◆ **Set exercise 1**: In the text on rural tourism in Slovenia, condense the paragraph beginning "Opting for a qualitative and non-positivist inquiry" into a short bulleted list that keeps its main facts.
◆ **Set exercise 2**: Write the next part of the text on rural tourism in Slovenia, starting after its final sentence.

** Start Document **

Opting for a qualitative and non-positivist inquiry highlighted the dynamic processes of social change. Among others, Strauss and Corbin (1990) contend that studying issues of change should involve in-depth investigation and the incorporation of [social] action/interaction, as this varies over time in response to changes in conditions. Using an actor-oriented approach, it was important to identify the problems and concepts as perceived and presented by the social actors themselves, and to look for similarities and/or differences in their social interpretations and to investigate the types and content of the social relationships among them. This implied an investigation into social configurations, i.e. the patterns of social order and organisation and their fragility or fluidity (Verbole, 1999: 64–74). Hence a number of contrasting social settings – bars, the community centre, administrative bodies, voluntary associations, societies and clubs – were chosen specifically to seek out the different actors’ points of view and to learn more about the differing discourses. The author travelled to the fieldwork area ten times for different lengths of time, returning every three to five months, and occasionally the schedule was adjusted to catch the ‘momentum’ of the occasion (e.g. a local meeting).

The ethnographic data were collected according to the grounded theory approach (Strauss & Corbin, 1990) and the theoretical approach sought to uncover the various layers of Pišece’s reality that emerged from the negotiations and struggles between the various actors.

Brief Background to Rural Tourism in Slovenia
Some rural areas of Slovenia, such as Gorenjska and the Upper Savinja Valley, have a long tradition of rural tourism, or more correctly of agritourism, going back to the nineteenth century and which by the 1930s was well established. After the Second World War tourismin rural areas stagnated as efforts were redirected to the development of tourist resorts in coastal and mountainous areas. A real boom in agritourism occurred in the late 1970s, fuelled in part by the government’s growing concern to secure additional income for mountain farmers – related to the small size of the farms, limited production conditions and continuing depopulation trends – and helped along by the public agricultural advisory service, which trained special advisors for supplementary activities andwork for farm families (Verbole, 1997).

** End Document **
** Start Supplied data **

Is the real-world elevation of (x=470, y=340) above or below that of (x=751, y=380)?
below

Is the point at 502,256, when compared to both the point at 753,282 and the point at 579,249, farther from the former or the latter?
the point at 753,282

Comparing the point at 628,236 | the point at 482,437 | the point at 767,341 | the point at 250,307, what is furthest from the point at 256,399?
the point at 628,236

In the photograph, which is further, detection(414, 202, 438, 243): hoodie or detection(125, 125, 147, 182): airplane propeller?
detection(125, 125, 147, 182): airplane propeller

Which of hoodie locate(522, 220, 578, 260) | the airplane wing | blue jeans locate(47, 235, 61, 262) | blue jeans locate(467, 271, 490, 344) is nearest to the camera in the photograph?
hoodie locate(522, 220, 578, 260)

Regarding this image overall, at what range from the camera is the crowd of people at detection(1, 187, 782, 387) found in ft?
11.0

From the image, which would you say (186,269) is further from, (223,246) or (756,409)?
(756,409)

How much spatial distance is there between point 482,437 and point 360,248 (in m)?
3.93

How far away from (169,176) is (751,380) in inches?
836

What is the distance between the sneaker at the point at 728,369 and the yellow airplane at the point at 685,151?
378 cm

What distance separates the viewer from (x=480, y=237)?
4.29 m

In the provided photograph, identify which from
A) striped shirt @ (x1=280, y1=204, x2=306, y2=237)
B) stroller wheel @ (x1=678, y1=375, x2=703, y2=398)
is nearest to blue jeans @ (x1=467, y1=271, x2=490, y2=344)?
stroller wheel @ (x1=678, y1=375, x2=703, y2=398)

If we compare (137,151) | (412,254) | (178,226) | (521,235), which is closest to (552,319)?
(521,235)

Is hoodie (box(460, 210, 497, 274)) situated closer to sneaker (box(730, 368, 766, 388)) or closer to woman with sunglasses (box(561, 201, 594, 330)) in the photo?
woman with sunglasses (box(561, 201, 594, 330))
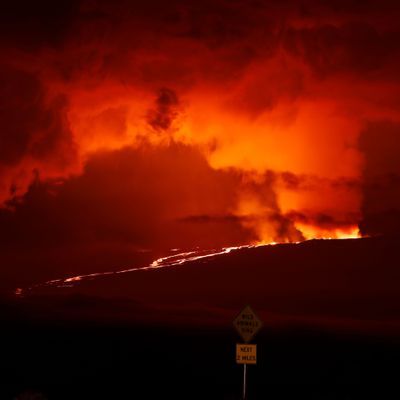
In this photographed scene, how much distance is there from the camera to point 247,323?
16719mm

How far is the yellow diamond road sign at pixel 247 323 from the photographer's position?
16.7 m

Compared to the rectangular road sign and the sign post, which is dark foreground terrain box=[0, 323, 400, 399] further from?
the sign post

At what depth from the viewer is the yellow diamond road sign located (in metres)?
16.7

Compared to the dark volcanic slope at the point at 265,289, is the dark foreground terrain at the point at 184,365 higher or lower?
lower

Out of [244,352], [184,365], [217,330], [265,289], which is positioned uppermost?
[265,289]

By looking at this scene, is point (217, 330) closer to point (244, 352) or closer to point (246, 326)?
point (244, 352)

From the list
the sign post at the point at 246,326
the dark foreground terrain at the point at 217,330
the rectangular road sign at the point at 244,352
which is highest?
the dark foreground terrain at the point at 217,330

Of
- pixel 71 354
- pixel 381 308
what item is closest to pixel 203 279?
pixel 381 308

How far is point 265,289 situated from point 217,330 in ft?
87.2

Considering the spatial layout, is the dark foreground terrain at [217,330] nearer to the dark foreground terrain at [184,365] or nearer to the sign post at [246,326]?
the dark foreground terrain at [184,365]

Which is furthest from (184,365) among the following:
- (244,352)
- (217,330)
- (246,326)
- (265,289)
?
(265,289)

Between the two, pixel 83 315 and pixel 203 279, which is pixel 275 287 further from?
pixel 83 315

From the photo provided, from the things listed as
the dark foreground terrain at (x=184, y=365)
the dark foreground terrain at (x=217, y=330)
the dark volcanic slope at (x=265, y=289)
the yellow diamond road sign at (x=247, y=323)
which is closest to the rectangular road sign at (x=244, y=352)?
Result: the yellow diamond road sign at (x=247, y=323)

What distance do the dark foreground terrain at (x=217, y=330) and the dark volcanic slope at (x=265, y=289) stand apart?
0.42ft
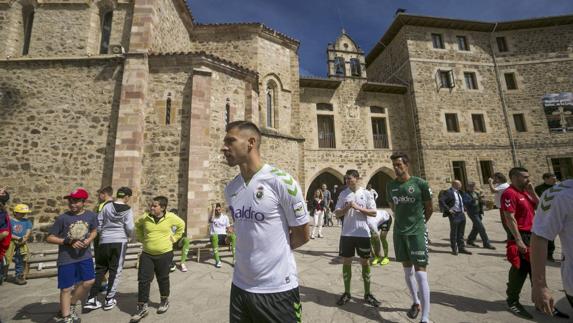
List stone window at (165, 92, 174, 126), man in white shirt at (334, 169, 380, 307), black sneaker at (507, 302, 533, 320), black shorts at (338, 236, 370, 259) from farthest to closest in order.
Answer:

** End Supplied data **
** Start Supplied data **

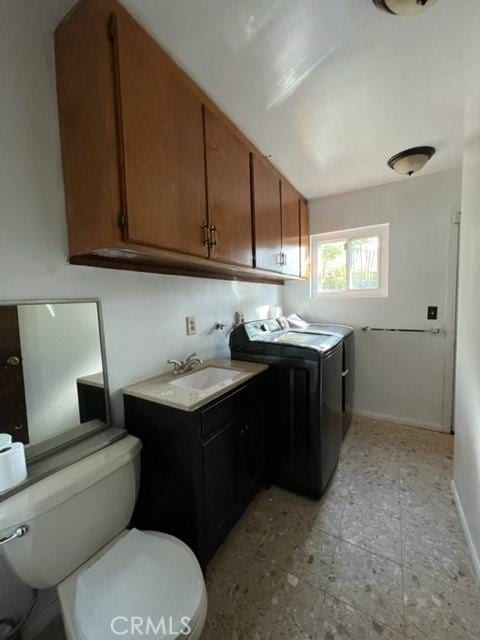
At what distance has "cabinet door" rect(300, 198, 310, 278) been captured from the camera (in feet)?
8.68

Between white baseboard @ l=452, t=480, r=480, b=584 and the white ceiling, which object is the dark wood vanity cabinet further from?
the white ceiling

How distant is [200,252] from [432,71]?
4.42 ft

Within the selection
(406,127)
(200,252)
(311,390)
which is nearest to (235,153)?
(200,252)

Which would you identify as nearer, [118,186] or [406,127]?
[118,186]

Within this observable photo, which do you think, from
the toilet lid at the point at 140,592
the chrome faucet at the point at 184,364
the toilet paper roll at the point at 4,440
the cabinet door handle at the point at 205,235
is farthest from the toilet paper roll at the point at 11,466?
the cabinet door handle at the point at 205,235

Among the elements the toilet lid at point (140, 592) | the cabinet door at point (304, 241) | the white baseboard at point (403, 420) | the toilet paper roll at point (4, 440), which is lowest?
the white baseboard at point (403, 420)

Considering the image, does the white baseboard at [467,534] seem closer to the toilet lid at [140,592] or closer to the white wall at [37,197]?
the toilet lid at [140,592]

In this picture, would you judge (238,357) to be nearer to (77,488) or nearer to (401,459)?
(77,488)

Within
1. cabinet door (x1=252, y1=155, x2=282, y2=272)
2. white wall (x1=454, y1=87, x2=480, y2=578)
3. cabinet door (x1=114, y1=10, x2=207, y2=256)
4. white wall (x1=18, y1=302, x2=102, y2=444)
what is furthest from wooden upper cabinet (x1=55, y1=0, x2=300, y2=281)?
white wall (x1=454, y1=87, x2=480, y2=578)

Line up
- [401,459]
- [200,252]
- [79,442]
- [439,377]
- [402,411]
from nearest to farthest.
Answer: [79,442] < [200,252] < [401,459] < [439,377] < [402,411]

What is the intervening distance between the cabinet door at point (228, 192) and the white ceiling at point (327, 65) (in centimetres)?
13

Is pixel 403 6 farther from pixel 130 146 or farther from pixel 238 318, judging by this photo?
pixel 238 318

** End Supplied data **

◆ **Reply 1**:
- A qualitative, non-positivist inquiry was chosen to highlight the dynamic processes of social change.
- Following Strauss and Corbin (1990), studying change calls for in-depth investigation that incorporates social action and interaction, which varies over time as conditions change.
- An actor-oriented approach identified problems and concepts as the social actors themselves perceived and presented them. It compared their interpretations and examined the types and content of their relationships.
- This meant investigating social configurations: patterns of social order and organisation and how fragile or fluid they are (Verbole, 1999).
- Contrasting settings were chosen to capture different actors' views and discourses: bars, the community centre, administrative bodies, voluntary associations, societies and clubs.
- The author visited the fieldwork area ten times for varying lengths of time, returning every three to five months. The schedule was sometimes adjusted to catch the momentum of an occasion such as a local meeting.

◆ **Reply 2**:
Over the last 25 years, various forms of agritourism have expanded slowly across Slovenia, primarily to provide a secondary source of income for farm-family households (Verbole, 1997). These include stationary agritourism, with farms offering full board, half board or bed and breakfast arrangements, and guests staying either with the farm family or in a guest house; and excursion agritourism revolving around ‘open-door farms’, where tourists could eat and explore farm-life for a few hours, and the recent phenomenon of ‘camping on the farm’. However, despite much investment – significant sums in special loans and grants provided to promote the development – agritourism did not provide the hoped-for benefits. For example, many farmers and farm-women found tourists too demanding, for example, wanting luxuriously furnished rooms they were unable to provide and food that was rarely served at the farmers’ own table. Farm-women complained that catering for tourists put too much extra pressure on them. Farmers reported that tourists damaged the farmland and mistreated the farm animals (Verbole, 1995, 1998).

The interest in agritourism and in other forms of rural tourism increased as the socioeconomic situation in Slovenia changed in the late-1980s, owing to the political, economic and social transformations at that time (Verbole, 1999: 212–222). Privatisation, for example, provided the foundations for economic restructuring, including the development of alternative forms of rural tourism, recreational enterprises and attractions and different forms of accommodation. The newly emerging private rural enterprises developed rapidly, providing various activities which include rafting andmountain biking, and they began to compete with family farms for the available resources and income.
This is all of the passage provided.